Berkeley 1900
Richard Schwartz, 2000

Before the Free Speech Movement, before the cyclotron, Berkeley was a sleepy western village making the transition to bustling turn-o'-the-century college town. This book is a compilation of articles from the Berkeley Gazette, mostly from 1900 and 1905. Here is a sample, from an article titled MRS. COW COMMITS SUICIDE: "Perhaps because she feared to undergo the dreaded tuberculin test or perhaps because her bovine lover no longer smiled at her, a cow of this city committed suicide a few days ago, by eating a can of green paint. [...] The distinguished quadruped, which will without doubt be given its proper place among the wonderful things produced by Berkeley, was owned by Mrs. Rose Stricker of 1509 Carlton street. The cow died under strange circumstances. If it had been the death of a man or woman, instead of a cow, bright journalism might have said the death was mysterious. Anyway the cow died. [...] The autopsy, like many other operations, was a great success. It revealed that the cow was dead. Also, that the cow had died from the effects of eating a can of green paint, minus the can." Other, less sarcastic items include stories about irate neighbors complaining about the gypsy camp at the west end of town, laudatory articles about brave girls keeping their heads and putting out fires or saving drowning men, editorials about how the Berkeley train station needs a drinking fountain, and so forth.
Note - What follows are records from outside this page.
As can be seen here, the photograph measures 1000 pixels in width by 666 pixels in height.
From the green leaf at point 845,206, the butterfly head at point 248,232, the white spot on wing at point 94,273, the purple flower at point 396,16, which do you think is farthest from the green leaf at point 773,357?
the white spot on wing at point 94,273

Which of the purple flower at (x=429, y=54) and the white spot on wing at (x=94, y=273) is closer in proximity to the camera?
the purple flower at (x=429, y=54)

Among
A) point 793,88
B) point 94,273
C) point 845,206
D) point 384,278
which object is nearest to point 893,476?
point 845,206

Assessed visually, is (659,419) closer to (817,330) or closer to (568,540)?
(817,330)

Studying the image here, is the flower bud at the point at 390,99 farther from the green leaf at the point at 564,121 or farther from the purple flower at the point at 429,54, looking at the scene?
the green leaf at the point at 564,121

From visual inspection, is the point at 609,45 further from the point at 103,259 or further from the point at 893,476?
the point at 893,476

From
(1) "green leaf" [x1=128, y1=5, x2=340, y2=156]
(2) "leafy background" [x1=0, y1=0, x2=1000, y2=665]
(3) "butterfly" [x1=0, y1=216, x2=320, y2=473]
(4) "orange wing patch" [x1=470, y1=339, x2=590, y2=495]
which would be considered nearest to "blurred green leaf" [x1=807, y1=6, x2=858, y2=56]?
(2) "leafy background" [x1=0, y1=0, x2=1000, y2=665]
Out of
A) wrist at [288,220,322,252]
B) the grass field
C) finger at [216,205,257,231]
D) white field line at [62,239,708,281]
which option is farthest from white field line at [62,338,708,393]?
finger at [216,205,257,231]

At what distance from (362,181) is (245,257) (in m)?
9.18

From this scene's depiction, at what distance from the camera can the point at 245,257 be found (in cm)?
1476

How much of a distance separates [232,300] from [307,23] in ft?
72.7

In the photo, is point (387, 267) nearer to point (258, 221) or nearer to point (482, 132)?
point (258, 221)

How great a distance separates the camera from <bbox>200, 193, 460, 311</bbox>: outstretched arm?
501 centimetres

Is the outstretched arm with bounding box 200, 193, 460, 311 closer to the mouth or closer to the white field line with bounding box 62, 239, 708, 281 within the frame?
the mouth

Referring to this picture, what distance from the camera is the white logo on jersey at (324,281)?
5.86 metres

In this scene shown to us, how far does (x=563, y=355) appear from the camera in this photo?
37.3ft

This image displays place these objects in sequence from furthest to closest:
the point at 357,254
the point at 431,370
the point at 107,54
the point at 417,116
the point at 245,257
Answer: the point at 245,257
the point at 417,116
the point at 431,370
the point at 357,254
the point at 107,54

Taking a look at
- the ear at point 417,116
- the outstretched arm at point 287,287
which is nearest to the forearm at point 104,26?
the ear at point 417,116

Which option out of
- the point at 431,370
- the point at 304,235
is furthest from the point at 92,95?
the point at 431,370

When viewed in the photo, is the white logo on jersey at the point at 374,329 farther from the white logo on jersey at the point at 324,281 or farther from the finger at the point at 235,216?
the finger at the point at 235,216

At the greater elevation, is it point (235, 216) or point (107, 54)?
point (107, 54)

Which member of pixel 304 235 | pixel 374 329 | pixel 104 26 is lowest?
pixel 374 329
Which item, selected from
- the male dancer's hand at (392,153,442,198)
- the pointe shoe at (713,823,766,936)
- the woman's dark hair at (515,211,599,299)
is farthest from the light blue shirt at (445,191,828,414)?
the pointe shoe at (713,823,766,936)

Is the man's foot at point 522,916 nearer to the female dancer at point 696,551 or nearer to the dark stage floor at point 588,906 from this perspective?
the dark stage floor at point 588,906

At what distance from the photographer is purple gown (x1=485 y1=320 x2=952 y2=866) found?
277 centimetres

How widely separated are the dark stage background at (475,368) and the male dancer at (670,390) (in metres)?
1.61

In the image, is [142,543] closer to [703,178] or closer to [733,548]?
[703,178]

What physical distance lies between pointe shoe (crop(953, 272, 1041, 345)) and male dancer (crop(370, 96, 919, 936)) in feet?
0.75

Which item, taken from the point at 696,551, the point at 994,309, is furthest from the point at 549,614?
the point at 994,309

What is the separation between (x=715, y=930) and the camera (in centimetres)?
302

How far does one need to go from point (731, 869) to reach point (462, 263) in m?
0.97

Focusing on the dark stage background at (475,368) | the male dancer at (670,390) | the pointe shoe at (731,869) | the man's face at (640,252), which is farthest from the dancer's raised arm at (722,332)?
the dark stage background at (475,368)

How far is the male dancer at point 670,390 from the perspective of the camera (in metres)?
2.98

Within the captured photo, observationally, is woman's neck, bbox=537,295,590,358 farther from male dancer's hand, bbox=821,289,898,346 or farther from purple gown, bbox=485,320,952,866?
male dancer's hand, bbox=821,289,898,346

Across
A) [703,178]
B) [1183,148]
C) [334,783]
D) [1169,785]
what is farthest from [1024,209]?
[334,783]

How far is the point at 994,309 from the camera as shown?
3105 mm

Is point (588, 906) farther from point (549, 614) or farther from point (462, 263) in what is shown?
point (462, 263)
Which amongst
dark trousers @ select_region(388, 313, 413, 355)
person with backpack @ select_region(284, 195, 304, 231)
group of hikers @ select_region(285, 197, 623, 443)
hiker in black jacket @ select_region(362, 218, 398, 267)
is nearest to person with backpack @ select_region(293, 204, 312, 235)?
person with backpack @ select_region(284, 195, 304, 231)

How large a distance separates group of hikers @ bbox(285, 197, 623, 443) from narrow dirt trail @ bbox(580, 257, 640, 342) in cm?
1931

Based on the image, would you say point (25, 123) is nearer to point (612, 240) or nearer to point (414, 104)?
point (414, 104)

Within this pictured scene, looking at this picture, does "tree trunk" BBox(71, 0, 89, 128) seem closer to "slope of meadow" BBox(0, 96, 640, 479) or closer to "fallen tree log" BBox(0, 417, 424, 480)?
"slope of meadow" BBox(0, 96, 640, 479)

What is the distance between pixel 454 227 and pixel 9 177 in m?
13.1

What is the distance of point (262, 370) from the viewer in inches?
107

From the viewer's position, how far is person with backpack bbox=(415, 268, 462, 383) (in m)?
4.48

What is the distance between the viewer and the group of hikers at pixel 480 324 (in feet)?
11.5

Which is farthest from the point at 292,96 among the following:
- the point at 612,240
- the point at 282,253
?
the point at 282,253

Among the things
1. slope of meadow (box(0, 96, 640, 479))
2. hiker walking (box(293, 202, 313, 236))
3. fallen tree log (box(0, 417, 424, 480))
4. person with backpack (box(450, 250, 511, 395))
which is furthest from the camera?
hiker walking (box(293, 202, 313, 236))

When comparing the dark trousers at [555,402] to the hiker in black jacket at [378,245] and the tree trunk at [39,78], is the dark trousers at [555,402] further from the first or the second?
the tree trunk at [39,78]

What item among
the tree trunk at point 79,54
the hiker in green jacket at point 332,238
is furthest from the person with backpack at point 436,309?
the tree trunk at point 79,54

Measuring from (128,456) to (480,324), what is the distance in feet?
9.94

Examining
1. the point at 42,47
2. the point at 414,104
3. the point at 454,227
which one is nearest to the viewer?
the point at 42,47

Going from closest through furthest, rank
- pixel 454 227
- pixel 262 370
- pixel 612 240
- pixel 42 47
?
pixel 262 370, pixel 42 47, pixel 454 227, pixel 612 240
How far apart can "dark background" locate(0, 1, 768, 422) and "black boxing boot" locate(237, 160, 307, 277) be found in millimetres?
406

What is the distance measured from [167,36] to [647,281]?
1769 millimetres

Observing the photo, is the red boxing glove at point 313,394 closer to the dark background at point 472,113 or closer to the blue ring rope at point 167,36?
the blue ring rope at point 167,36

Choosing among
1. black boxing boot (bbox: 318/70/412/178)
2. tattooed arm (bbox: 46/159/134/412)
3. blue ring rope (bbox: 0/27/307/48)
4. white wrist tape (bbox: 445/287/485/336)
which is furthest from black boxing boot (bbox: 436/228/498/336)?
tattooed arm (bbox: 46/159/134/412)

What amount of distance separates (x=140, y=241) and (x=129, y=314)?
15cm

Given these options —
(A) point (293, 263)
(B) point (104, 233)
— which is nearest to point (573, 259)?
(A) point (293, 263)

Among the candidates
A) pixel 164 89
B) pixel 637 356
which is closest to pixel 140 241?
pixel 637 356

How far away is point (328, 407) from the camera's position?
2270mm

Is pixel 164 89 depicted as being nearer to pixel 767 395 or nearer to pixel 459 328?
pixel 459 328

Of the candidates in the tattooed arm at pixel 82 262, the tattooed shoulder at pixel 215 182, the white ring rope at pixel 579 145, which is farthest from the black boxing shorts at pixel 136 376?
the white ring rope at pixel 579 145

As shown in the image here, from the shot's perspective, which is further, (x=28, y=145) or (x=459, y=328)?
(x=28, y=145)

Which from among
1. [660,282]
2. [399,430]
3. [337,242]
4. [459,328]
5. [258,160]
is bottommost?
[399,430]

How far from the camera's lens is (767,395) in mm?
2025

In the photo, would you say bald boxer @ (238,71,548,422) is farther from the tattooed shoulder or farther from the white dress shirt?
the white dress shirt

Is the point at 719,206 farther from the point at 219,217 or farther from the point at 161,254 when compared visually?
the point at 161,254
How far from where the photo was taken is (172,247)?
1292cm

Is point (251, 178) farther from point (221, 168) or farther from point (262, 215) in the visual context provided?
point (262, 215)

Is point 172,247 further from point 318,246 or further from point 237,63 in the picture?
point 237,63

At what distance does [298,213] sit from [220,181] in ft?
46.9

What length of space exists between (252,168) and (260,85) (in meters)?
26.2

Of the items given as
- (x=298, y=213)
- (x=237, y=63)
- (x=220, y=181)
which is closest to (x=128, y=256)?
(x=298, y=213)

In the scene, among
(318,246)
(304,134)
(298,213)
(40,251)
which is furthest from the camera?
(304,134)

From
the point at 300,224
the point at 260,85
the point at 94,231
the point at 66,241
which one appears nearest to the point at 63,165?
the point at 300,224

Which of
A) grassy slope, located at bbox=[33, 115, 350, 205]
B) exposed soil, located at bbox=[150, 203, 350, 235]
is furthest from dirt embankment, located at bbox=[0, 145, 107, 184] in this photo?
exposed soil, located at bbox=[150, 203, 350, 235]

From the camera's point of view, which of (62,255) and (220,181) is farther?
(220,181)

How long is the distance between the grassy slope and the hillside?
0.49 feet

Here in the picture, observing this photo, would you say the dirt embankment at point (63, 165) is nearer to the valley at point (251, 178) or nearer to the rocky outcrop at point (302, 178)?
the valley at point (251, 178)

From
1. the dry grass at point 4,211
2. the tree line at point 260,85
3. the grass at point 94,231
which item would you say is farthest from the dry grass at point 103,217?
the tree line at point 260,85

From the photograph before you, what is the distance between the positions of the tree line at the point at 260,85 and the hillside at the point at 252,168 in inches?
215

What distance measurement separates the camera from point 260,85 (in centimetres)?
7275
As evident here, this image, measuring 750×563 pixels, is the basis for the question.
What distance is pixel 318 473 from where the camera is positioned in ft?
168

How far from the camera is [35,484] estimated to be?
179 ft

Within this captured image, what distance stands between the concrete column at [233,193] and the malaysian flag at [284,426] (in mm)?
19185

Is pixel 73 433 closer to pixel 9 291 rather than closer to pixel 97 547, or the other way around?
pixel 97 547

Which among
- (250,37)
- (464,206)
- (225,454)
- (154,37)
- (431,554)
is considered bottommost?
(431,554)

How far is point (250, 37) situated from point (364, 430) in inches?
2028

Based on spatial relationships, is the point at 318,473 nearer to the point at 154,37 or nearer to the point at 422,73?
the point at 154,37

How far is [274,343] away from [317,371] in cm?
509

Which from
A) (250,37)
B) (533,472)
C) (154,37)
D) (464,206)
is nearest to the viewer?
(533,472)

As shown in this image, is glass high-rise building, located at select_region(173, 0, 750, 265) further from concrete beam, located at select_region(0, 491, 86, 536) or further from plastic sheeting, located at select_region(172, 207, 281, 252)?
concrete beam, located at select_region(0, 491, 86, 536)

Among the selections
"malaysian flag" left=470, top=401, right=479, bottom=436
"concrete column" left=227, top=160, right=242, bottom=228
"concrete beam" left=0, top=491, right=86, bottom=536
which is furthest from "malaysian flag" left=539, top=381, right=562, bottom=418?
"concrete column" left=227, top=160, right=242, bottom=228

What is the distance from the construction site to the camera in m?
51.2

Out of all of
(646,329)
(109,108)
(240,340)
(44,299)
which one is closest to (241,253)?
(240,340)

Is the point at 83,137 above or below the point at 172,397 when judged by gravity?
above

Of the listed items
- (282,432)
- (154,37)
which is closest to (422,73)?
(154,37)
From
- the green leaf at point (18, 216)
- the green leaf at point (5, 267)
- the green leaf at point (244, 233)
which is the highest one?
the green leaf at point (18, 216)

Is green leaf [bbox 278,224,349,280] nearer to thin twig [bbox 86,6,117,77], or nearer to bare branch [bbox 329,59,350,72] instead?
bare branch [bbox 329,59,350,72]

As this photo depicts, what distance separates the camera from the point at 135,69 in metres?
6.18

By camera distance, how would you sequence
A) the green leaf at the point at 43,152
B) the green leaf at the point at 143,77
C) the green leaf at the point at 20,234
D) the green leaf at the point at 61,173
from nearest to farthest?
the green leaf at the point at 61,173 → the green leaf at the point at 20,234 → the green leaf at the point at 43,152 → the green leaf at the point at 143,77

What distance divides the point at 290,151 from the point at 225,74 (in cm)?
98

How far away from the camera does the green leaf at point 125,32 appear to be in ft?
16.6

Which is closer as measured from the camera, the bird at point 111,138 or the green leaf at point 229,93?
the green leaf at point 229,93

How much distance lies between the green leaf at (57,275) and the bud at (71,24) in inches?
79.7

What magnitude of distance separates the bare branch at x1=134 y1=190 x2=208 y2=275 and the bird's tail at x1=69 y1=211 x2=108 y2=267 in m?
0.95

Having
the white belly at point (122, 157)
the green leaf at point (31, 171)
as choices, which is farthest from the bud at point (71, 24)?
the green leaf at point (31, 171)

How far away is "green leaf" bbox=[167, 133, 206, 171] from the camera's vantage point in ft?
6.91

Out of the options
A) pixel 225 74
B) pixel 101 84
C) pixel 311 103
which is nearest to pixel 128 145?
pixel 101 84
This is kind of a slapdash affair, with duplicated articles and some scans that are so poor as to be unreadable. Reading this book is essentially a convenient version of going to the library, getting the microfilm archives of your hometown newspaper, and randomly reading articles from 100 years ago. I actually do that sometimes, and Berkeley is basically my home town at this point (or at least 1A behind northeastern Orange County), so I found this an enjoyable book to dip into while waiting for trains and things. It's not the sort of thing you'd want to sit and read as if it were a novel. And if you don't have any sort of connection to Berkeley it's probably not going to do a lot for you. You have to be able to look at a photo of a pair of crisscrossing dirt tracks with stray dogs wandering around digging holes and say, "Whoa, that's Center and Milvia?" (Though as the Kolo Kitchen people found out, Center and Milvia has about the same level of pedestrian traffic these days. Maybe they should have sold dog biscuits.)